Gao, like Farrar, completed his PhD at Oxford University before conducting post-doctoral work under Sir John Bell, the controversial Regius Professor of Medicine at Oxford, holder of several extranumerary positions and multiple interests, not least as chair of the global health scientific advisory board of the Bill & Melinda Gates Foundation.
An expert on coronaviruses, Gao served on CEPI’s first scientific advisory committee in 2016 and was a player in Event 201, the pandemic simulation hosted in October 2019 by the World Economic Forum, Bill & Melinda Gates Foundation and the Johns Hopkins Bloomberg School of Health – discussed here by Robert F Kennedy Jr.
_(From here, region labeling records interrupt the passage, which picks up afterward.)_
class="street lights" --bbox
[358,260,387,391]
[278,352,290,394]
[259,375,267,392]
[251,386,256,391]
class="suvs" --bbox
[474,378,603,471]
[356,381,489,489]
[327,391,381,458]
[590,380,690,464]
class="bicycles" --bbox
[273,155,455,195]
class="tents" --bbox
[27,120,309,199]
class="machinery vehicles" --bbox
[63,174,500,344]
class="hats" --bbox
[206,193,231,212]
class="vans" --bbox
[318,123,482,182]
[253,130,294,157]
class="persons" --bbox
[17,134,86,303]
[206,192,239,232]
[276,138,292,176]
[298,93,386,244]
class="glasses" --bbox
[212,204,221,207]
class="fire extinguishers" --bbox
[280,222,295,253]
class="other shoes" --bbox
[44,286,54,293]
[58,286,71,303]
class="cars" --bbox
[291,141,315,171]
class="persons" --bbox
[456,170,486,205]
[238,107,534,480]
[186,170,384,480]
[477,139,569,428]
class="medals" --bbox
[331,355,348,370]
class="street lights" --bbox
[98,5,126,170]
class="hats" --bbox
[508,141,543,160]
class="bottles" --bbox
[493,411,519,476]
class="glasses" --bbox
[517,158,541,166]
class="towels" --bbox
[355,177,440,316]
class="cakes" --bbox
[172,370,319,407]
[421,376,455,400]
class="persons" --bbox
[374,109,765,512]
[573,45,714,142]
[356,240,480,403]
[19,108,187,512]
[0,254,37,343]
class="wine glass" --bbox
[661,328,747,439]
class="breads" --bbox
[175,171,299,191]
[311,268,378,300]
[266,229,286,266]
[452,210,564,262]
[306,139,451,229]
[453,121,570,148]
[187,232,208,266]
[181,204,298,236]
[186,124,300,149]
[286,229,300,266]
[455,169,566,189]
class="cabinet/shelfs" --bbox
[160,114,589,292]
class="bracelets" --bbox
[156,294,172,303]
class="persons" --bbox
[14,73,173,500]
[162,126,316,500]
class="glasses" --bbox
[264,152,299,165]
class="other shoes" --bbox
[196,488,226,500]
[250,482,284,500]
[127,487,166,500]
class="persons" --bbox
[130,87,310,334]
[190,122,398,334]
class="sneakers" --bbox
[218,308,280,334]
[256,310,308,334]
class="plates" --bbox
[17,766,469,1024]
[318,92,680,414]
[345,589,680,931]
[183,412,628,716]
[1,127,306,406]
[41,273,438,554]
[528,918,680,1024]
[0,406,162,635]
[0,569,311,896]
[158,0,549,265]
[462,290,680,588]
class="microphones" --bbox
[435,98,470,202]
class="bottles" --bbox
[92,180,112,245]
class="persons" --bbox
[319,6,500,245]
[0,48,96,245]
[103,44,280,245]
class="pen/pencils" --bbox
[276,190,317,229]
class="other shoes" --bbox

In all probability, Gao is the old friend Farrar was referring to when he said on Desert Island Discs that he had had a phone call on December 31, 2019 – the day the Chinese authorities reported the Wuhan pneumonia outbreak to the WHO – to alert him that China would release the genome of the new virus on January 10. As things stood on New Year’s Eve, the virus had yet to cause any deaths, although it was making a few people very ill.
By January 17, another CEPI scientific adviser, Dr Christian Drosten, had conveniently developed a PCR test from the genetic sequence posted online by the Chinese, which the WHO advised laboratories could be used as a diagnostic test for Covid-19.
This was almost two months before the WHO declared the novel coronavirus a pandemic on March 11, 2020. Following a visit to Wuhan by the WHO in February 2020, led by its assistant director-general Dr Bruce Aylward, the world was being encouraged to adopt what were now being called Chinese measures.
‘China didn’t approach this new virus with an old strategy for one disease or another disease,’ said Aylward. ‘It developed its own approach to a new disease and extraordinarily has turned around this disease with strategies most of the world didn’t think would work.’
The Chinese government, with its own Big Brother infrastructure, had its own reasons for going along with that. But the response plan is in reality far more complex, and has a much darker background in the West.
The Yellow Brick Road that passes through CEPI and Beijing leads right back to the US Department of Homeland Security, and its 1998 Pentagon strategy paper.
The response plan is in reality an American scheme, with its origins more than decade and a half earlier and against a backdrop of bioterrorism concerns. Uncle Sam is the wizard behind the curtain, not acting in the West’s interests at all.